Tâche courte:
Répondez à ces questions sur le texte consacré à la statue de Balzac par Rodin :
1. Quelle société prévoit d'ériger une statue en hommage à Balzac ?
2. Quel objet Rodin achète-t-il pour approcher son sujet plus authentiquement ?
3. Que commande Rodin au tailleur de Balzac en Touraine ?

Extrait de page:

- - -

Corps In-visibles : l’enquête de Rodin pour recomposer Balzac 

Corps In-visibles : l’enquête de Rodin pour recomposer Balzac 

Quarante ans après son décès, la Société des Gens de Lettres prévoit d’ériger une statue en hommage à l’auteur Honoré de Balzac. C’est à Auguste Rodin que revient le privilège de pérenniser l’image du grand homme. Mais lui préfère le montrer petit, trapu, gros : tel qu’il fût, en somme. L’exposition retrace les étapes de son processus de création, en soulevant d’intemporelles questions concernant la représentation du corps.

 

 

/// Emma Boutier

 

 

Entre naturalisme et typification : le portrait au XIXe siècle

Les démarches entreprises par Rodin sont en parfait accord avec les évolutions du portrait en cette fin de XIXe siècle. Soucieux de rendre une image fidèle de Balzac, il adopte une méthode naturaliste dans le sillage d’Emile Zola, qui avait obtenu qu’il fût sélectionné pour la commande.

En effet, ne souhaitant « rien commencer avant d’avoir recueilli sur Balzac le plus de documents possibles », Rodin se met à glaner çà et là des images de l’auteur disparu. Non content de la représentation caricaturale qui se dessine dans les coupures de journaux de l’époque, il acquiert un daguerréotype de Balzac. Grâce à cette technique moderne, il peut approcher son sujet plus authentiquement.

 

 

Louis-Auguste Bisson, Portrait de Balzac à la bretelle, daguerréotype, 1842 © Paris Musées / Maison de Balzac

 

 

« La mission de l’art n’est pas de copier la nature, mais de l’exprimer ! Tu n’es pas un vil copiste, mais un poète ! » – Balzac, Le chef d’oeuvre inconnu, 1831.

 

Comme s’il avait entendu l’avertissement du personnage balzacien, Rodin ne se limite pas à une image : son enquête vise à restituer l’essence de son sujet, selon les méthodes de son époque. Il cherche à établir un « type », ce mode de représentation justement instauré par Balzac en littérature. Ainsi, le sculpteur se rend dans la région natale de l’écrivain, en quête du type Tourangeau. Il s’arrête sur un charretier, homme ordinaire, qu’il étudie dans l’espoir de se familiariser avec celui qu’il souhaite sculpter.

 

Mode et statuaire : des évolutions synchroniques

En Touraine, Rodin retrouve le tailleur de Balzac et lui commande un costume à ses dimensions, afin d’en restituer le corps. Cette démarche est révélatrice d’une évolution simultanée dans les domaines de la mode et de la statuaire. L’apparition du sur-mesure entraîne une prise de conscience de la spécificité de chaque corpulence. Rodin ne souhaite pas ériger la statue d’un corps anonyme en la nommant Balzac, mais sculpter son corps authentique.

- - -

Données fournies:
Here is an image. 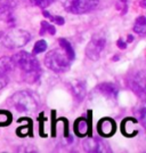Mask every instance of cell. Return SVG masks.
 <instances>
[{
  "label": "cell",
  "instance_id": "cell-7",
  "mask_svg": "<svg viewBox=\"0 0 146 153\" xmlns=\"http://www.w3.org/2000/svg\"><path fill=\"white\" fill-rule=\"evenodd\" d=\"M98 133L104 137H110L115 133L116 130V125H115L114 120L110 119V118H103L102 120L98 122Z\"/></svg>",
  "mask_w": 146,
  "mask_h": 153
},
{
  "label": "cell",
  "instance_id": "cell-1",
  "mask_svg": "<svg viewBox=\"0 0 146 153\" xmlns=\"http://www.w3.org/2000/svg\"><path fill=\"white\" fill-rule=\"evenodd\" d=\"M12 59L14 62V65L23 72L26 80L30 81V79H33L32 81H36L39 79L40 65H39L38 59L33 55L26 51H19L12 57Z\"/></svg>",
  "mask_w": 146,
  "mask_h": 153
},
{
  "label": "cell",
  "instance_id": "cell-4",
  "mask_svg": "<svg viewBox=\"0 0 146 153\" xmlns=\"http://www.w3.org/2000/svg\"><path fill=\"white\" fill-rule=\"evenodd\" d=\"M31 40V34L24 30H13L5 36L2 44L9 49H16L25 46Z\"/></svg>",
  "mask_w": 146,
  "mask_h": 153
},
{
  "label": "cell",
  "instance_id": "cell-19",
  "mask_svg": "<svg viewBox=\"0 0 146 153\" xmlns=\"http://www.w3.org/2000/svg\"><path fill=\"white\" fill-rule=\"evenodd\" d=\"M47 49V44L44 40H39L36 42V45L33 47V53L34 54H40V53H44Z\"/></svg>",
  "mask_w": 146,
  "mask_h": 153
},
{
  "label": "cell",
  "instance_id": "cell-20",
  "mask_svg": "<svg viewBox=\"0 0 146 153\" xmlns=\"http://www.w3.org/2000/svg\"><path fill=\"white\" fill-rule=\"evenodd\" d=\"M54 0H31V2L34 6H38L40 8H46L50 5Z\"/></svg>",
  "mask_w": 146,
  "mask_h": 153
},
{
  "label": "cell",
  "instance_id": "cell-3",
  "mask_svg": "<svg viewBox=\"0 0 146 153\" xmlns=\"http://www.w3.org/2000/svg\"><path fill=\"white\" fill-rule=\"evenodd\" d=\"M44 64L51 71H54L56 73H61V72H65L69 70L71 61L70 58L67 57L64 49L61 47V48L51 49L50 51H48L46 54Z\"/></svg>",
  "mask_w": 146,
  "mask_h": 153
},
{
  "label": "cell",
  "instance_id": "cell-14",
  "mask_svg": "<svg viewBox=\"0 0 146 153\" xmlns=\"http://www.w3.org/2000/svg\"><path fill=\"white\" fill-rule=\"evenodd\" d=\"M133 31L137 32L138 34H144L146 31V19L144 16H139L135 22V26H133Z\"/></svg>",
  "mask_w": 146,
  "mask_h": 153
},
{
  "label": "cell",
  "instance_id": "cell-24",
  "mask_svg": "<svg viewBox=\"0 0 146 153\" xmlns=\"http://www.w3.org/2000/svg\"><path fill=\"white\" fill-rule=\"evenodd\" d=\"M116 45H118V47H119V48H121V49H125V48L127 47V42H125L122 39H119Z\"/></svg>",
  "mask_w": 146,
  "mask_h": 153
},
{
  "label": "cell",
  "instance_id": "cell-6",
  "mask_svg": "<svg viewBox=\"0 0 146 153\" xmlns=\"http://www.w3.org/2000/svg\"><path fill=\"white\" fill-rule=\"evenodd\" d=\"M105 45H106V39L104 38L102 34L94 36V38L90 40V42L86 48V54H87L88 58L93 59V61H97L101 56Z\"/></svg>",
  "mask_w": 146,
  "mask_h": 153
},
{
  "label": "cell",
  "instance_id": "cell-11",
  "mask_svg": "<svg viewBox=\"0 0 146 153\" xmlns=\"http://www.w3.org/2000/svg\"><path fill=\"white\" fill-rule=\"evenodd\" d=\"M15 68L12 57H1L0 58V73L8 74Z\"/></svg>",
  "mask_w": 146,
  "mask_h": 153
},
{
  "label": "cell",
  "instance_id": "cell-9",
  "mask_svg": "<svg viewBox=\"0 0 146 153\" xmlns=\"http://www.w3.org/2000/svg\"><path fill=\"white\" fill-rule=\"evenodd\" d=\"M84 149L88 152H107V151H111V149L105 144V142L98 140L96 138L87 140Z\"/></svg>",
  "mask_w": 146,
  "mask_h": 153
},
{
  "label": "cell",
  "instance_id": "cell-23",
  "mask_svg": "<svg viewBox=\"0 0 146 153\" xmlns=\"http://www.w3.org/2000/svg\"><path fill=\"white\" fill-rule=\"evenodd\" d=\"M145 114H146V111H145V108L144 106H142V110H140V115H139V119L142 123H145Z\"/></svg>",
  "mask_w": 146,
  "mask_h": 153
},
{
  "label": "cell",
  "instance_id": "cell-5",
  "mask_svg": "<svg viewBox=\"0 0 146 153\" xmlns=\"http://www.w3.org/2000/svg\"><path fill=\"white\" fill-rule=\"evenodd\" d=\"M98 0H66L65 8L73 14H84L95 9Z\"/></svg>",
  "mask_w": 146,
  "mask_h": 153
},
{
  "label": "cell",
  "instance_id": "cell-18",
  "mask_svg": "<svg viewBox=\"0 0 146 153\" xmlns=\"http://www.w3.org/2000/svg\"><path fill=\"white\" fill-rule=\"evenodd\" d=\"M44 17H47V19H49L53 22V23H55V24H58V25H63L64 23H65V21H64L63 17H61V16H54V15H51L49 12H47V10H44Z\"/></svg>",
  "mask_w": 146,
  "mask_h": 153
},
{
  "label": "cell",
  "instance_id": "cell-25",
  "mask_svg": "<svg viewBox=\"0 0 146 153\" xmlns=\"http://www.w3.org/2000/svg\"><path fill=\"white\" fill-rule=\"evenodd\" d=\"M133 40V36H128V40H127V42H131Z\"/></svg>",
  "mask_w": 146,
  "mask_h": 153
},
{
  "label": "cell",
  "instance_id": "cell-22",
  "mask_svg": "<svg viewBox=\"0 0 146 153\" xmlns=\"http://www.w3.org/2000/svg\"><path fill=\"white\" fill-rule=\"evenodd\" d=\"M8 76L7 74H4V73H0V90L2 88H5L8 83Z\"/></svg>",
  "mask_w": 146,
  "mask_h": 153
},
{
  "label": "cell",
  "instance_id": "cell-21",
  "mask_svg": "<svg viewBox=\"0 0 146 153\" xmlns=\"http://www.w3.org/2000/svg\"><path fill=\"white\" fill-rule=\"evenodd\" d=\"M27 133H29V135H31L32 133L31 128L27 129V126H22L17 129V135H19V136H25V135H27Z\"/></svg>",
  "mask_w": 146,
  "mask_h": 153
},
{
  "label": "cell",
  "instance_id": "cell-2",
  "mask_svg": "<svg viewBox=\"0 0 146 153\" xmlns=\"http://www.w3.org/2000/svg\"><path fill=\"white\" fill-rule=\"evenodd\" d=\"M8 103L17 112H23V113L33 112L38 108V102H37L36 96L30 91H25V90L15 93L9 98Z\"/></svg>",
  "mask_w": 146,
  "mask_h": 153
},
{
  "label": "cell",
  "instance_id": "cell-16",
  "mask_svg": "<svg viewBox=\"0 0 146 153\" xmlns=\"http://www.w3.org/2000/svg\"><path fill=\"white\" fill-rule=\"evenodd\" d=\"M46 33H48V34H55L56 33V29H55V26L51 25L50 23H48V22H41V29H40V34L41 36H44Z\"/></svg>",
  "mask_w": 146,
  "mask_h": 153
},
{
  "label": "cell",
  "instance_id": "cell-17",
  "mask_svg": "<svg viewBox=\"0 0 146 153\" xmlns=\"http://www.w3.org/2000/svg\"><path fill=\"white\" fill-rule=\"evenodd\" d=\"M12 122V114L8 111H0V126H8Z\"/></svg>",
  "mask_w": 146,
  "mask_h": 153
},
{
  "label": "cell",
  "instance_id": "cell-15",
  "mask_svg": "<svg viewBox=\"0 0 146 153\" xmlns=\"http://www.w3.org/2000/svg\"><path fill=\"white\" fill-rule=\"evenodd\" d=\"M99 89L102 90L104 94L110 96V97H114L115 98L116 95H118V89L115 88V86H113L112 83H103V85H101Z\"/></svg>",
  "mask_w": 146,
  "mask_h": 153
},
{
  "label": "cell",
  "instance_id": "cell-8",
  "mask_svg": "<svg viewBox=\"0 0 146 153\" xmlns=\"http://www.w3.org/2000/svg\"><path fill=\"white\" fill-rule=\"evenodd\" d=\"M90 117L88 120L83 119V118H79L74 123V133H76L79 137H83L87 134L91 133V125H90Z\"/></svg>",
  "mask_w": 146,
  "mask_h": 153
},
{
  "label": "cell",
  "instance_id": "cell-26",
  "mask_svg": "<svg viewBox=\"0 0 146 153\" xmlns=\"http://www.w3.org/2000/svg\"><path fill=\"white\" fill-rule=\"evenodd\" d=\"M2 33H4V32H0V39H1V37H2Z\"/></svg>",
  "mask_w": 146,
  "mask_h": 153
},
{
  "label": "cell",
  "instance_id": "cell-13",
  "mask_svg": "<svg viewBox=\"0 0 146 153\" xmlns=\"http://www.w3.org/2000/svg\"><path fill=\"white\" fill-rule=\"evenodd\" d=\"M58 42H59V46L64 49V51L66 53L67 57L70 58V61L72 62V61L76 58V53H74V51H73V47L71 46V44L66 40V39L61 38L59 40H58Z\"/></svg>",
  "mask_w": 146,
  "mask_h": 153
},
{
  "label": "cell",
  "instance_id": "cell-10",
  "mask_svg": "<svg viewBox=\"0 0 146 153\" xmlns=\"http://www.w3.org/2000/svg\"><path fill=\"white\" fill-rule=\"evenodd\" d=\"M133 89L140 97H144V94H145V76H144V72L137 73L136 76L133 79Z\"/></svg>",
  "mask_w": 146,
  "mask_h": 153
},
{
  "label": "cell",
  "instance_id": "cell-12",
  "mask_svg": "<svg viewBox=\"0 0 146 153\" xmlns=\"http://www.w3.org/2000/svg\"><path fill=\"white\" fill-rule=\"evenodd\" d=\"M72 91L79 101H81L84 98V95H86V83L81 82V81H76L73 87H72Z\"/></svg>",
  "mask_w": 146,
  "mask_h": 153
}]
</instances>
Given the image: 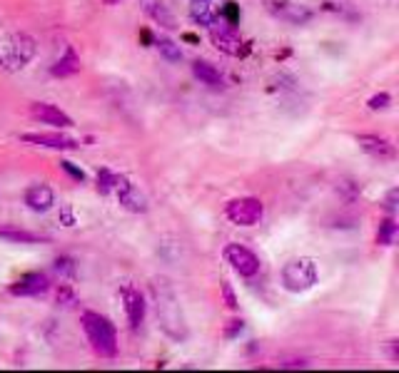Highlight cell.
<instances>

- - -

Réponse à la tâche:
1. La Société des Gens de Lettres.
2. Un daguerréotype de Balzac.
3. Un costume aux dimensions de Balzac.